**REQUIRED WORK**
Render the material from the line with "Of point 168,87, point" to the line with "1923 centimetres" as a JSON list of strings, one string per line, leaving out blank lines.

....

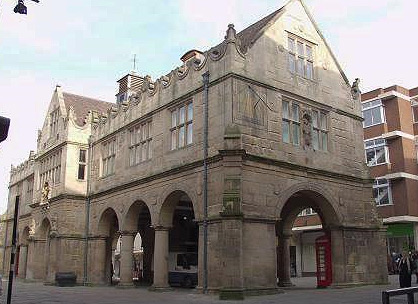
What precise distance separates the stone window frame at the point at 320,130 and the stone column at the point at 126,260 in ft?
35.0

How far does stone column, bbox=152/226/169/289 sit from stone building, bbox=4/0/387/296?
6 cm

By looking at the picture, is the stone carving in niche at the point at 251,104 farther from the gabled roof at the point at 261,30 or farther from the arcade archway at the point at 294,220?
the arcade archway at the point at 294,220

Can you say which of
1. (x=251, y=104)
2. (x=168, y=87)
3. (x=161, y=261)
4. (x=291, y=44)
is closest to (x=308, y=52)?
(x=291, y=44)

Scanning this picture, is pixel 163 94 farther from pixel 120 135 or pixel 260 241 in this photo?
pixel 260 241

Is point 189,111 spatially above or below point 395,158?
below

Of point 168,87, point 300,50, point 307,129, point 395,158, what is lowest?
point 307,129

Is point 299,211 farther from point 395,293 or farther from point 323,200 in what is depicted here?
point 395,293

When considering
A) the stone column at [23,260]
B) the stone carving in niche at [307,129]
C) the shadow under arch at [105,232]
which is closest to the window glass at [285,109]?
the stone carving in niche at [307,129]

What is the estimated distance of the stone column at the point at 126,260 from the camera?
83.0ft

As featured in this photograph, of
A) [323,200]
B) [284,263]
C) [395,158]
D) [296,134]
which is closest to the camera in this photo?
[296,134]

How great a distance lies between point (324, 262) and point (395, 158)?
1923 centimetres

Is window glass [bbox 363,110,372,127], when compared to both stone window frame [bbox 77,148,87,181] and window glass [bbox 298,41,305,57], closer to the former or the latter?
window glass [bbox 298,41,305,57]

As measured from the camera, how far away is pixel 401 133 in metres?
39.0

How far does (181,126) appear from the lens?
23.1 m
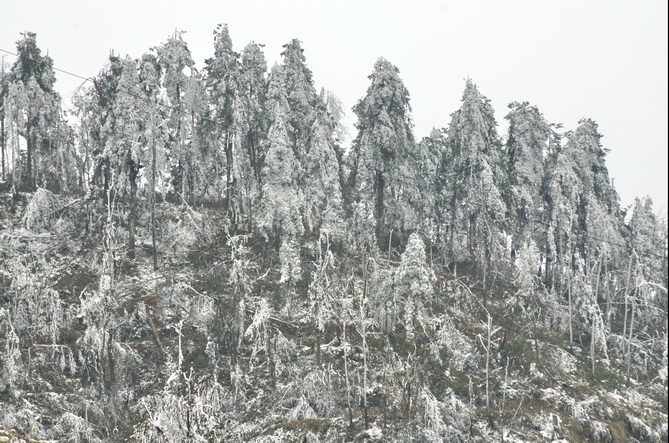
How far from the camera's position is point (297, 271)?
23156 millimetres

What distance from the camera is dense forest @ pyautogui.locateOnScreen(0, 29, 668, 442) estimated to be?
57.8 feet

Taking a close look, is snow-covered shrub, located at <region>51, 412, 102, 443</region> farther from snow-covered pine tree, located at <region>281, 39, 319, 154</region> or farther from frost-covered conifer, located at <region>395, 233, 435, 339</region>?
snow-covered pine tree, located at <region>281, 39, 319, 154</region>

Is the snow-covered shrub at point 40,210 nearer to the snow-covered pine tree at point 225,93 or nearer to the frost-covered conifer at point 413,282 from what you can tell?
the snow-covered pine tree at point 225,93

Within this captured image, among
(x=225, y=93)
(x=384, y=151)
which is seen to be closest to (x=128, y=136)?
(x=225, y=93)

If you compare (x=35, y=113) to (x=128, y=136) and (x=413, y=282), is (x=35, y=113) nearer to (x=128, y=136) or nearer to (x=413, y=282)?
(x=128, y=136)

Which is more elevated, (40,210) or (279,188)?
(279,188)

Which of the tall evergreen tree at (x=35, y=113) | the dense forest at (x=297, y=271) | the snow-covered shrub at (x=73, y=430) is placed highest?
the tall evergreen tree at (x=35, y=113)

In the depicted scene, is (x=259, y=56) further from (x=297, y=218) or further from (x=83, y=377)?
(x=83, y=377)

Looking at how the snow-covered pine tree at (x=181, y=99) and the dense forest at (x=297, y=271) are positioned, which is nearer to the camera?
the dense forest at (x=297, y=271)

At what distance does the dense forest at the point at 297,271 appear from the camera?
1761 centimetres

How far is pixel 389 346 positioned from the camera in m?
21.2

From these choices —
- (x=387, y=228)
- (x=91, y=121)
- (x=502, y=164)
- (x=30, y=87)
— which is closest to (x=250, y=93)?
(x=91, y=121)

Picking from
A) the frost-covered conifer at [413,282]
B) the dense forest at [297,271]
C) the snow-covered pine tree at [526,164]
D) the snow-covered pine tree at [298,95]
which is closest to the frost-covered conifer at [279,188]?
the dense forest at [297,271]

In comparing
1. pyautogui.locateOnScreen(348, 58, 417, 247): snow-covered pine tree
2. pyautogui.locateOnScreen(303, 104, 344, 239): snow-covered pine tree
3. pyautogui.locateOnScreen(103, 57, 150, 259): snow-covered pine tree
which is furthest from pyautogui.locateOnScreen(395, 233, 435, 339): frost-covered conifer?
pyautogui.locateOnScreen(103, 57, 150, 259): snow-covered pine tree
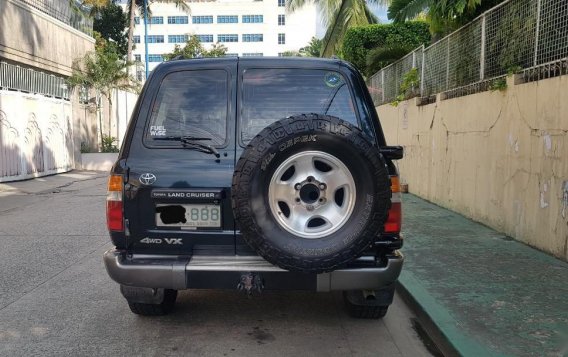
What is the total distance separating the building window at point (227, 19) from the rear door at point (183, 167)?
283 feet

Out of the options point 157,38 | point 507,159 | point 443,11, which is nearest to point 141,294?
point 507,159

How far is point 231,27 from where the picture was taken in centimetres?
8644

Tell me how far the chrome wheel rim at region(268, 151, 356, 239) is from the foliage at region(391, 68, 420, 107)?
898 cm

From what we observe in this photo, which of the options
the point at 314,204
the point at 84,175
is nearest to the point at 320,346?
the point at 314,204

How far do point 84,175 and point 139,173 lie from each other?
17447 millimetres

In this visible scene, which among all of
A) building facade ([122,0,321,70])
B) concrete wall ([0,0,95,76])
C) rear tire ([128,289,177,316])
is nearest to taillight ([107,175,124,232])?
rear tire ([128,289,177,316])

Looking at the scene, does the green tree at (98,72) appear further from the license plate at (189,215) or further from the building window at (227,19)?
the building window at (227,19)

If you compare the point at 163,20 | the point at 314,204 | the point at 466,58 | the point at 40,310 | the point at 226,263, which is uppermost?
the point at 163,20

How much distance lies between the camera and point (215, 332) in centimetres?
411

....

**TASK SOLUTION**
[
  "Of point 168,87, point 300,50, point 307,129, point 395,158, what is lowest?",
  "point 307,129",
  "Is point 299,211 farther from point 395,293 or farther from point 323,200 in what is depicted here?",
  "point 395,293",
  "When considering",
  "A) the stone column at [23,260]",
  "B) the stone carving in niche at [307,129]",
  "C) the shadow under arch at [105,232]",
  "which is closest to the window glass at [285,109]?",
  "the stone carving in niche at [307,129]",
  "What is the estimated distance of the stone column at the point at 126,260 from the camera?",
  "83.0ft",
  "As featured in this photograph, of",
  "A) [323,200]",
  "B) [284,263]",
  "C) [395,158]",
  "D) [296,134]",
  "which is closest to the camera in this photo?",
  "[296,134]",
  "How great a distance lies between point (324, 262) and point (395, 158)?",
  "1923 centimetres"
]